"""

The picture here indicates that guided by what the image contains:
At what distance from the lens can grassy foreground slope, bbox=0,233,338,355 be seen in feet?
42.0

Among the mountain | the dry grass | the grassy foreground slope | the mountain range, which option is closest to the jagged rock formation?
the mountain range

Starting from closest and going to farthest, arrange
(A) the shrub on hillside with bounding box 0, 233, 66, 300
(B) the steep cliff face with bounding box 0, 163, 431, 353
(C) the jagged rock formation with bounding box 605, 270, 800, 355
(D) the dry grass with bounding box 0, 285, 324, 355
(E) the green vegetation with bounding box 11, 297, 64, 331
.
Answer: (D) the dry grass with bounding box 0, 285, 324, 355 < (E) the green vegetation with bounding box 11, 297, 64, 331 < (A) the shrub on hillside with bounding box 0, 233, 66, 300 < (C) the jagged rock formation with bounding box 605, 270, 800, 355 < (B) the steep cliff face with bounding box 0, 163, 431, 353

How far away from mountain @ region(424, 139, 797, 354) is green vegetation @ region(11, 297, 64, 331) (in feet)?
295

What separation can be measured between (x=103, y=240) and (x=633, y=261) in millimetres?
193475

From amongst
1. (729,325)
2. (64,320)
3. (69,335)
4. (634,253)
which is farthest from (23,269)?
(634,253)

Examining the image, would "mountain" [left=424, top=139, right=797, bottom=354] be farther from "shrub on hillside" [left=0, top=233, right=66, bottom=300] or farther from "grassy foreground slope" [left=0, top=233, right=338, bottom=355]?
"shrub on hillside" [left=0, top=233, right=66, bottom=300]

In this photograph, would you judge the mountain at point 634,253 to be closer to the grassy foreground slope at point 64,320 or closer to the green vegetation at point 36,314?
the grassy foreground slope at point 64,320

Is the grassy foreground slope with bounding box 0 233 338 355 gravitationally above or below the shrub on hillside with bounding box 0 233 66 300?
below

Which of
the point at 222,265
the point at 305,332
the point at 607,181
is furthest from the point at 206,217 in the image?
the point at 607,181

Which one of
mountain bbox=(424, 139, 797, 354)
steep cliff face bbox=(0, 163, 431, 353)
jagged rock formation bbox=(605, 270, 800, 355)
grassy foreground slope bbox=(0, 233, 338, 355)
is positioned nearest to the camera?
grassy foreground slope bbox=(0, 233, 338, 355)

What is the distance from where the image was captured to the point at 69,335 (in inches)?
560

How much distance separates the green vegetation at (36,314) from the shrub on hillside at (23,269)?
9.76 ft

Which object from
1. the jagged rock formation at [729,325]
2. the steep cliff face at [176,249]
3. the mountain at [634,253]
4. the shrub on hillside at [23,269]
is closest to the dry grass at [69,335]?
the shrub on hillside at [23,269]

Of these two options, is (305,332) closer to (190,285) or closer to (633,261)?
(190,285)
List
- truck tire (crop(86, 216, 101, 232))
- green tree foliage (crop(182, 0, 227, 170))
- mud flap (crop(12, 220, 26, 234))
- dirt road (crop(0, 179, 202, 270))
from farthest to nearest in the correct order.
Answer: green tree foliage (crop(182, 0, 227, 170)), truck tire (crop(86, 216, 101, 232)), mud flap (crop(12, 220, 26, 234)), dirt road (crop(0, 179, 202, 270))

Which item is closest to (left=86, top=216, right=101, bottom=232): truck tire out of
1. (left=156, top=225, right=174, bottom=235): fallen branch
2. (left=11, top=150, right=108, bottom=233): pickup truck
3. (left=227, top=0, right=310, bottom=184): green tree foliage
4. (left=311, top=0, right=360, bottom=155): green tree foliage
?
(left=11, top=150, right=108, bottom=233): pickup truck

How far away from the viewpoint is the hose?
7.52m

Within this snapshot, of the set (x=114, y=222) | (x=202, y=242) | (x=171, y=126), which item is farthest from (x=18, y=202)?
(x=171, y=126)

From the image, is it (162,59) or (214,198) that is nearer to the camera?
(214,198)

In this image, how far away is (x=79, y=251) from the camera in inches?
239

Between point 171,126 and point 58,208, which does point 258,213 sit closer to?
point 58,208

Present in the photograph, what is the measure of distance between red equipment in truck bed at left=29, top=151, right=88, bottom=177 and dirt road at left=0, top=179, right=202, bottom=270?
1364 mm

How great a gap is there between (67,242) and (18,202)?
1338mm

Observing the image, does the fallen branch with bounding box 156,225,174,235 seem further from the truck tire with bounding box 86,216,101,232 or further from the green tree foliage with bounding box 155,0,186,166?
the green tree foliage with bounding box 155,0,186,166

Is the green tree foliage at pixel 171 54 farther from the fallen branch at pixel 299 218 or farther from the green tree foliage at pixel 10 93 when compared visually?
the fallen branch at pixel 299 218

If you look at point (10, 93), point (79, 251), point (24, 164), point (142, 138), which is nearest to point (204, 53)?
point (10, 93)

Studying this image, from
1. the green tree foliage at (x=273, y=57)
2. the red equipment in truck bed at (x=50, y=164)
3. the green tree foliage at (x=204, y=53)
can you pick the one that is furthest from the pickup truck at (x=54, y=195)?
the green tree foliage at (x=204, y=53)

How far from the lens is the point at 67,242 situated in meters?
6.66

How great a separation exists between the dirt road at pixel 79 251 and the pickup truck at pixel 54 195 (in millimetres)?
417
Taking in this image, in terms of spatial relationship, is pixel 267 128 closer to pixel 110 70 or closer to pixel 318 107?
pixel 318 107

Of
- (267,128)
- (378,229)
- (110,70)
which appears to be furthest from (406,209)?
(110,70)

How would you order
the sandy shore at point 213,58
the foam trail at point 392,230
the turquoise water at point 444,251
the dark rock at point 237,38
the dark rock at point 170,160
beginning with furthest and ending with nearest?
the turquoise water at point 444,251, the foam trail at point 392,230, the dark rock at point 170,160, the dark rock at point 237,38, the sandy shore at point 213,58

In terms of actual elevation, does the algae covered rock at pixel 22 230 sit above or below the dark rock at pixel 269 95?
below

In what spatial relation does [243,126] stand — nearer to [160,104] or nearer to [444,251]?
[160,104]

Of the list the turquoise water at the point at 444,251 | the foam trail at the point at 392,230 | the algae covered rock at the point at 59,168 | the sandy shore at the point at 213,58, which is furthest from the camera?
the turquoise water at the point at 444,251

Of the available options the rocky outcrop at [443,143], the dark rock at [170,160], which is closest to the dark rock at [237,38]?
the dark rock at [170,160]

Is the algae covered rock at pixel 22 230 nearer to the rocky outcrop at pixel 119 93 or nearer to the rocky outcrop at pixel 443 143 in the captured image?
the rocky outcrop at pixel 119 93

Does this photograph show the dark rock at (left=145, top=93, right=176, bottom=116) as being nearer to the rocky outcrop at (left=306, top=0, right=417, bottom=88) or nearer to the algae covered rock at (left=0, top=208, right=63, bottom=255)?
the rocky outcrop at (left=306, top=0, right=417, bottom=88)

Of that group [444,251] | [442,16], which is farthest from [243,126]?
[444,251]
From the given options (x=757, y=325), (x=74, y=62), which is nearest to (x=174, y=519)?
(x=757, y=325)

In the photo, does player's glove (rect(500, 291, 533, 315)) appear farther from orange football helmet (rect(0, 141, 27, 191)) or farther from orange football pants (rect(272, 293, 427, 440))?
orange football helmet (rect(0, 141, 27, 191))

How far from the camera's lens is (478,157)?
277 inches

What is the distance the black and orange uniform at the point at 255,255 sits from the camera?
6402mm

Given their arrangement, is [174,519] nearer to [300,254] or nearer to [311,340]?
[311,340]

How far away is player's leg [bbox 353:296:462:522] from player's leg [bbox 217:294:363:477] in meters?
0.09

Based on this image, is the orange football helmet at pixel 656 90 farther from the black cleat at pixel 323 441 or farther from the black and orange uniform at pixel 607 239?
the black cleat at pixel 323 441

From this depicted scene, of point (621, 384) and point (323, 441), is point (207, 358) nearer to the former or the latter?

"""

Given exercise:
Go through the listing and copy all of it exactly.

In response:
The picture here indicates that guided by what the image contains:
At what distance from the lens can grassy foreground slope, bbox=0,233,338,355 be seen in feet?
42.0

Among the mountain | the dry grass | the grassy foreground slope | the mountain range, which option is closest to the jagged rock formation?
the mountain range

Starting from closest and going to farthest, arrange
(A) the shrub on hillside with bounding box 0, 233, 66, 300
(B) the steep cliff face with bounding box 0, 163, 431, 353
(C) the jagged rock formation with bounding box 605, 270, 800, 355
(D) the dry grass with bounding box 0, 285, 324, 355
(E) the green vegetation with bounding box 11, 297, 64, 331
.
Answer: (D) the dry grass with bounding box 0, 285, 324, 355 < (E) the green vegetation with bounding box 11, 297, 64, 331 < (A) the shrub on hillside with bounding box 0, 233, 66, 300 < (C) the jagged rock formation with bounding box 605, 270, 800, 355 < (B) the steep cliff face with bounding box 0, 163, 431, 353

How far away from mountain @ region(424, 139, 797, 354) is green vegetation @ region(11, 297, 64, 331) (in feet)?
295

What separation can be measured between (x=103, y=240) and (x=633, y=261) in millimetres?
193475

From amongst
1. (729,325)
2. (64,320)
3. (69,335)
4. (634,253)
which is farthest from (23,269)?
(634,253)

Examining the image, would "mountain" [left=424, top=139, right=797, bottom=354] be farther from "shrub on hillside" [left=0, top=233, right=66, bottom=300] or farther from "grassy foreground slope" [left=0, top=233, right=338, bottom=355]?
"shrub on hillside" [left=0, top=233, right=66, bottom=300]

In this photograph, would you judge the mountain at point 634,253 to be closer to the grassy foreground slope at point 64,320 or closer to the green vegetation at point 36,314?
the grassy foreground slope at point 64,320

Is the grassy foreground slope with bounding box 0 233 338 355 gravitationally above or below the shrub on hillside with bounding box 0 233 66 300?
below

Which of
the point at 222,265
the point at 305,332
the point at 607,181
is furthest from the point at 206,217 in the image?
the point at 607,181

Which one of
mountain bbox=(424, 139, 797, 354)
steep cliff face bbox=(0, 163, 431, 353)
jagged rock formation bbox=(605, 270, 800, 355)
grassy foreground slope bbox=(0, 233, 338, 355)
is positioned nearest to the camera?
grassy foreground slope bbox=(0, 233, 338, 355)

What is the distance from where the image was captured to the point at 69,335 (in inches)?
560

How much distance separates the green vegetation at (36,314) from the shrub on hillside at (23,269)?
9.76 ft

Which object from
1. the jagged rock formation at [729,325]
2. the steep cliff face at [176,249]
3. the mountain at [634,253]
4. the shrub on hillside at [23,269]
is closest to the dry grass at [69,335]?
the shrub on hillside at [23,269]

Of these two options, is (305,332) closer to (190,285) or closer to (633,261)?
(190,285)
List
- truck tire (crop(86, 216, 101, 232))
- green tree foliage (crop(182, 0, 227, 170))
- mud flap (crop(12, 220, 26, 234))
- dirt road (crop(0, 179, 202, 270))
from farthest to nearest in the correct order.
Answer: green tree foliage (crop(182, 0, 227, 170)), truck tire (crop(86, 216, 101, 232)), mud flap (crop(12, 220, 26, 234)), dirt road (crop(0, 179, 202, 270))

Which item is closest to (left=86, top=216, right=101, bottom=232): truck tire out of
1. (left=156, top=225, right=174, bottom=235): fallen branch
2. (left=11, top=150, right=108, bottom=233): pickup truck
3. (left=227, top=0, right=310, bottom=184): green tree foliage
4. (left=311, top=0, right=360, bottom=155): green tree foliage
?
(left=11, top=150, right=108, bottom=233): pickup truck

How far away from the viewpoint is the hose?
7.52m

Within this snapshot, of the set (x=114, y=222) | (x=202, y=242) | (x=171, y=126), which item is farthest from (x=18, y=202)?
(x=171, y=126)

From the image, is it (162,59) or (214,198) that is nearer to the camera?
(214,198)

In this image, how far away is (x=79, y=251) from the camera in inches?
239

Between point 171,126 and point 58,208, which does point 258,213 sit closer to?
point 58,208

Present in the photograph, what is the measure of distance between red equipment in truck bed at left=29, top=151, right=88, bottom=177 and dirt road at left=0, top=179, right=202, bottom=270?
1364 mm

How great a gap is there between (67,242) and (18,202)?
1338mm

Observing the image, does the fallen branch with bounding box 156,225,174,235 seem further from the truck tire with bounding box 86,216,101,232 or further from the green tree foliage with bounding box 155,0,186,166?
the green tree foliage with bounding box 155,0,186,166

Is the green tree foliage at pixel 171 54 farther from the fallen branch at pixel 299 218 or farther from the green tree foliage at pixel 10 93 when compared visually?
the fallen branch at pixel 299 218

If you look at point (10, 93), point (79, 251), point (24, 164), point (142, 138), which is nearest to point (204, 53)?
point (10, 93)

Studying this image, from
1. the green tree foliage at (x=273, y=57)
2. the red equipment in truck bed at (x=50, y=164)
3. the green tree foliage at (x=204, y=53)
can you pick the one that is furthest from the pickup truck at (x=54, y=195)?
the green tree foliage at (x=204, y=53)

How far from the lens is the point at 67,242 situated in meters?
6.66

How great a separation exists between the dirt road at pixel 79 251 and the pickup truck at pixel 54 195 (in millimetres)?
417
Taking in this image, in terms of spatial relationship, is pixel 267 128 closer to pixel 110 70 or closer to pixel 318 107?
pixel 318 107

Of
- (267,128)
- (378,229)
- (110,70)
which appears to be furthest from (406,209)?
(110,70)

How would you order
the sandy shore at point 213,58
the foam trail at point 392,230
the turquoise water at point 444,251
the dark rock at point 237,38
the dark rock at point 170,160
beginning with furthest and ending with nearest?
the turquoise water at point 444,251, the foam trail at point 392,230, the dark rock at point 170,160, the dark rock at point 237,38, the sandy shore at point 213,58

In terms of actual elevation, does the algae covered rock at pixel 22 230 sit above or below the dark rock at pixel 269 95?
below

In what spatial relation does [243,126] stand — nearer to [160,104] or nearer to [444,251]?
[160,104]

Of the list the turquoise water at the point at 444,251 | the foam trail at the point at 392,230 | the algae covered rock at the point at 59,168 | the sandy shore at the point at 213,58, which is furthest from the camera?
the turquoise water at the point at 444,251

Of the available options the rocky outcrop at [443,143], the dark rock at [170,160], which is closest to the dark rock at [237,38]?
the dark rock at [170,160]

Is the algae covered rock at pixel 22 230 nearer to the rocky outcrop at pixel 119 93 or nearer to the rocky outcrop at pixel 443 143 in the captured image?
the rocky outcrop at pixel 119 93

Does this photograph show the dark rock at (left=145, top=93, right=176, bottom=116) as being nearer to the rocky outcrop at (left=306, top=0, right=417, bottom=88) or nearer to the algae covered rock at (left=0, top=208, right=63, bottom=255)?
the rocky outcrop at (left=306, top=0, right=417, bottom=88)

Of that group [444,251] | [442,16], which is farthest from [243,126]?
[444,251]
From the given options (x=757, y=325), (x=74, y=62), which is nearest to (x=174, y=519)?
(x=757, y=325)

In the photo, does player's glove (rect(500, 291, 533, 315)) appear farther from orange football helmet (rect(0, 141, 27, 191)) or farther from orange football pants (rect(272, 293, 427, 440))?
orange football helmet (rect(0, 141, 27, 191))

How far from the camera's lens is (478,157)?
277 inches

What is the distance the black and orange uniform at the point at 255,255 sits from the camera?
6402mm

Given their arrangement, is [174,519] nearer to [300,254] or nearer to [311,340]?
[311,340]

How far away is player's leg [bbox 353:296:462:522] from player's leg [bbox 217:294:363:477] in meters?
0.09

Based on this image, is the orange football helmet at pixel 656 90 farther from the black cleat at pixel 323 441 or farther from the black and orange uniform at pixel 607 239?
the black cleat at pixel 323 441

From this depicted scene, of point (621, 384) and point (323, 441), is point (207, 358) nearer to the former or the latter?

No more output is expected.